Kelly studied Music Performance (violin) and Music Theory for her undergraduate (Baldwin Wallace University, USA) and Masters degrees (Ohio State University, USA). She then pursued an MSc and PhD in music psychology at Goldsmiths, University of London. Her PhD research (funded by the Leverhulme Trust) focused on developing new behavioural and computational methods for studying musical imagery and involuntary memory for music (including the phenomenon of having an “earworm”, or tune stuck in one’s head). She has also published research on absolute pitch, memory for musical pitch and tempo, and musical synchronisation and entrainment. In 2015, she was awarded the Hickman Early Career Researcher Award for her PhD research on temporal aspects of involuntary musical imagery, which included a plenary session talk at the European Society for the Cognitive Sciences of Music (ESCOM) conference in Manchester, UK.

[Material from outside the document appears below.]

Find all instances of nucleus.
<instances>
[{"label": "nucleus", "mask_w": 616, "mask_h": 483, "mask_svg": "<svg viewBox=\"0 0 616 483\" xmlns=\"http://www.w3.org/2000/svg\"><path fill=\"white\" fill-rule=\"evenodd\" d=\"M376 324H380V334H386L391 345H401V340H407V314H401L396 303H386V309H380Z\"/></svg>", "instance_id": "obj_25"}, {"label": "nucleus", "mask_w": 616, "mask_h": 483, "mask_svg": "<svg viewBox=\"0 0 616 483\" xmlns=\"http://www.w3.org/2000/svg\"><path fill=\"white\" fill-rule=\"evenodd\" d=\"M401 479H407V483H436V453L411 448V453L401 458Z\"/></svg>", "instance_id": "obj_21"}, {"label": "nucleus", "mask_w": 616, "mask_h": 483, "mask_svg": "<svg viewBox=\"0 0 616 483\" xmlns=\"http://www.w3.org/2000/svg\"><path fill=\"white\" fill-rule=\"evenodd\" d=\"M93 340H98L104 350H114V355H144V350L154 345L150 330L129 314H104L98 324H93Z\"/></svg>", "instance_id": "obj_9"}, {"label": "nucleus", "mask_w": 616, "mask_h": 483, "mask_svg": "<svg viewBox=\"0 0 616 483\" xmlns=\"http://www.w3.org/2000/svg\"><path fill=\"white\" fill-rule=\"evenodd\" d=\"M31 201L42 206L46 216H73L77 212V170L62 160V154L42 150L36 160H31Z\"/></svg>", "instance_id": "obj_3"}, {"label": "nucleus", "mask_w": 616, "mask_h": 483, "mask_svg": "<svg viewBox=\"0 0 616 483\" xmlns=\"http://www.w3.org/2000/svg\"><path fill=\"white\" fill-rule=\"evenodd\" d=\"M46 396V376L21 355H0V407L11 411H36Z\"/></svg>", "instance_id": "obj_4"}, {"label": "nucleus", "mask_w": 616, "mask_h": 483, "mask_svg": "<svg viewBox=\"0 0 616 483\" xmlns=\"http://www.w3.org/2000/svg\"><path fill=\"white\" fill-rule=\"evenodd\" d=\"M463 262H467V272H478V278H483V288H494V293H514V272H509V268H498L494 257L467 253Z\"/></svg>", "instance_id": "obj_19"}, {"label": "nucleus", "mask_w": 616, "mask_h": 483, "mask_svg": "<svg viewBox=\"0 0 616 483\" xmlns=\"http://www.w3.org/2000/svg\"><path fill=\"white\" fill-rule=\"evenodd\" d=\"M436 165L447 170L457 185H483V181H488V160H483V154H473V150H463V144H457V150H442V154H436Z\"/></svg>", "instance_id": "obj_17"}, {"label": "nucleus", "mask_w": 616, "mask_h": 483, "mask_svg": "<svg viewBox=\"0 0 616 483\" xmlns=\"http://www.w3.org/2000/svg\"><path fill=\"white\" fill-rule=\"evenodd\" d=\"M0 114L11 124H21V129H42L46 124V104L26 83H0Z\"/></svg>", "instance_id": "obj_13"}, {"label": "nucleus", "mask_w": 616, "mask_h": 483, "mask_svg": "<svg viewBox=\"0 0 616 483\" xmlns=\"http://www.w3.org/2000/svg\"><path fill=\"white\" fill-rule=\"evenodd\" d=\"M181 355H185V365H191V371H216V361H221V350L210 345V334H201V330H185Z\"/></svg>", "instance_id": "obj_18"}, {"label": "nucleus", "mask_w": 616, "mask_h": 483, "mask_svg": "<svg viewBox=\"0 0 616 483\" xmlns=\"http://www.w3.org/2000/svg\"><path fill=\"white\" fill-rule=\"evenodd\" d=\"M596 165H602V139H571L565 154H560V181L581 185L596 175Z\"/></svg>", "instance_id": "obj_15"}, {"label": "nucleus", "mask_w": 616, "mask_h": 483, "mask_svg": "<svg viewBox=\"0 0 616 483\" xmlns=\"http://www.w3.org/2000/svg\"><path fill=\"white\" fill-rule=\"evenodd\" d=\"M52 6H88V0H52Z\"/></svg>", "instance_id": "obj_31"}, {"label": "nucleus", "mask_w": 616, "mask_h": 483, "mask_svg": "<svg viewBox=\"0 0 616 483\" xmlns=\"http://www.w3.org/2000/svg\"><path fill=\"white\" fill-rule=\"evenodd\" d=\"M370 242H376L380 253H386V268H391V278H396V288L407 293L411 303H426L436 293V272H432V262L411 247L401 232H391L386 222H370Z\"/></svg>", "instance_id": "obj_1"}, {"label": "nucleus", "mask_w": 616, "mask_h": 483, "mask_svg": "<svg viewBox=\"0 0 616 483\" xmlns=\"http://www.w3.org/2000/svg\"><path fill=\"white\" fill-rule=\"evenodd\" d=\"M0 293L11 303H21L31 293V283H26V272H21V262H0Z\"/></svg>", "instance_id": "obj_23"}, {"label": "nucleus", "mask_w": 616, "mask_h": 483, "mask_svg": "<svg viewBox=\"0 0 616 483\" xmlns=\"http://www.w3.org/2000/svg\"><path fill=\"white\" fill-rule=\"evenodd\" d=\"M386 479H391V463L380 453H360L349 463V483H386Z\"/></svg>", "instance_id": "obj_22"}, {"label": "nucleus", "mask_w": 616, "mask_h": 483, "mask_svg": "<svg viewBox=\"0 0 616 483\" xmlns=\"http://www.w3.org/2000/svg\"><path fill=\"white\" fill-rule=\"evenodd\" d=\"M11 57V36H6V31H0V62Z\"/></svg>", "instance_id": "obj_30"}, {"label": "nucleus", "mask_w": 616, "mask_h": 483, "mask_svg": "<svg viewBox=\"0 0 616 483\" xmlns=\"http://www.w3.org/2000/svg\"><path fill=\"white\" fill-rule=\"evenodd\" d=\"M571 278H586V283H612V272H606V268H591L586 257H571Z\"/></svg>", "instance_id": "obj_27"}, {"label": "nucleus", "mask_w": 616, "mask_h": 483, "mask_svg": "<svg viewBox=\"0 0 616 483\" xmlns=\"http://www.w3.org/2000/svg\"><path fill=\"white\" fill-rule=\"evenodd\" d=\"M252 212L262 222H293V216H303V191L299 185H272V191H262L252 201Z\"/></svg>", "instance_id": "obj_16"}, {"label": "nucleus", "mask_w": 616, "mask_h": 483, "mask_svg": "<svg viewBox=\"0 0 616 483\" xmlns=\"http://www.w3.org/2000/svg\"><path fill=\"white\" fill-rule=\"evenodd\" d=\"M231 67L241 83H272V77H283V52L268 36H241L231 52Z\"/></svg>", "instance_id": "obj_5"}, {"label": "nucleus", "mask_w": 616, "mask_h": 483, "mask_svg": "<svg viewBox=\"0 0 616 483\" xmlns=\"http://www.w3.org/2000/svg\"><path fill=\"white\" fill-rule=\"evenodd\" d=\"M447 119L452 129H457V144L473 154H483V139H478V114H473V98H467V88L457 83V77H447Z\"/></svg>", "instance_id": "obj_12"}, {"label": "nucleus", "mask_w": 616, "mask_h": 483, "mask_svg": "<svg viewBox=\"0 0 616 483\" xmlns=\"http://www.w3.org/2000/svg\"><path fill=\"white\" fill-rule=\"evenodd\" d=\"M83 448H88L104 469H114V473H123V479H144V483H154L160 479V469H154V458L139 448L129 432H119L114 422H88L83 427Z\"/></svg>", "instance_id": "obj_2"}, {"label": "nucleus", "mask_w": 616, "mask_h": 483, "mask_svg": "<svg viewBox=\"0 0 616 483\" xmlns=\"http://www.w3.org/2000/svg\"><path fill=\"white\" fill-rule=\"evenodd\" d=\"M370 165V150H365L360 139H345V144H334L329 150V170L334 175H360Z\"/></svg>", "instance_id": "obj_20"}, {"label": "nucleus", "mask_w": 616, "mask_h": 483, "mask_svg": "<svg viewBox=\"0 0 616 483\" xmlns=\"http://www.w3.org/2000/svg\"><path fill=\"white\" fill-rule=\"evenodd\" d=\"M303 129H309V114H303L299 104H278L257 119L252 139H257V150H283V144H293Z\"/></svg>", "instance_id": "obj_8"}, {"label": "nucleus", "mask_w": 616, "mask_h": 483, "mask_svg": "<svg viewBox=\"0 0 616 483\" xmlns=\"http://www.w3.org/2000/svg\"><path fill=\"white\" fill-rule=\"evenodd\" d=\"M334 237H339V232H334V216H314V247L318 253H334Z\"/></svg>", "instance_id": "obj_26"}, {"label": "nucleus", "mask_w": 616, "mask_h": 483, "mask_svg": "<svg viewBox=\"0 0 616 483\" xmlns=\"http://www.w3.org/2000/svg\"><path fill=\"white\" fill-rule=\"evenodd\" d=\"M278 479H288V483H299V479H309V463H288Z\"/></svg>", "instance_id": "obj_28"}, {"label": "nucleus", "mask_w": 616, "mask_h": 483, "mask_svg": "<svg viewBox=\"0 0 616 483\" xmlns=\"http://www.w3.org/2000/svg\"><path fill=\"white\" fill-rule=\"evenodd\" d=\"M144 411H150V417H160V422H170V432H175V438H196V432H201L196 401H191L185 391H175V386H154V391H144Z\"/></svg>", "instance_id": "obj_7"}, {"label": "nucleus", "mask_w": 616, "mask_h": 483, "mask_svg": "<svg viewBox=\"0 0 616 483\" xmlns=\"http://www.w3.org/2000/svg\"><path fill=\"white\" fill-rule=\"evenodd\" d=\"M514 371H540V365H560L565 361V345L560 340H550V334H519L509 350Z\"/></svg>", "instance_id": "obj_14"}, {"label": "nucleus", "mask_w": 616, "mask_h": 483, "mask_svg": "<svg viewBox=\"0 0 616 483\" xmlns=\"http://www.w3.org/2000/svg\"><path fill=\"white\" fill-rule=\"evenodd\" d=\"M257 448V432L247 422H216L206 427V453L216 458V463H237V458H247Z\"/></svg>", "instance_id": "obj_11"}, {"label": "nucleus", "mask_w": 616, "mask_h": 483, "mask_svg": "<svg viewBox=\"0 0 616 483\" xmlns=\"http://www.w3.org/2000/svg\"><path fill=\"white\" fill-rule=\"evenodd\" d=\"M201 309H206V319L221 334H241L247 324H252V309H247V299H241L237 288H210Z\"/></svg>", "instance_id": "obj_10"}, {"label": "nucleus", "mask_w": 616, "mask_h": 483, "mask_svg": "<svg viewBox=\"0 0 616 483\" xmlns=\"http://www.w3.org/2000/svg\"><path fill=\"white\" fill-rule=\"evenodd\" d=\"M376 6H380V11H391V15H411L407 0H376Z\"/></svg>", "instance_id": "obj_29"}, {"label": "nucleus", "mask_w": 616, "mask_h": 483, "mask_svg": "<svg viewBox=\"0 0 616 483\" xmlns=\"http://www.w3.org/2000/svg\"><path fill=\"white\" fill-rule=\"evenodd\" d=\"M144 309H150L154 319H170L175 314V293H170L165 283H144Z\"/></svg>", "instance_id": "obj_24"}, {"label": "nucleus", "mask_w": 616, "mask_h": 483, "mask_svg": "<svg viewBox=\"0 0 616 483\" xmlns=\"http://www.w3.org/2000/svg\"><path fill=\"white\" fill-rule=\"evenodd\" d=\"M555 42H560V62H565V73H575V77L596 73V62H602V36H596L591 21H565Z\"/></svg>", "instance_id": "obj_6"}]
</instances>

In 2018, Kelly was awarded a Leverhulme Early Career Fellowship for a 3-year project entitled “Prevalence, features, and retrieval of music-evoked autobiographical memories”. This project used multiple methodologies (online surveys, diary studies, experiments) for collecting a large and diverse dataset of lifetime memories triggered by listening to music, thus enabling a more systematic understanding of the conditions under which these memories occur and expanding theoretical accounts of the interactions between music, memory, and emotions.

Other previous academic posts include Postdoctoral Research Associate in Music at Durham (AHRC-funded ‘Interpersonal Entrainment in Music Performance’ project), Teaching Fellow in Psychology at Goldsmiths, University of London, and Visiting Lecturer in Music at King’s College London.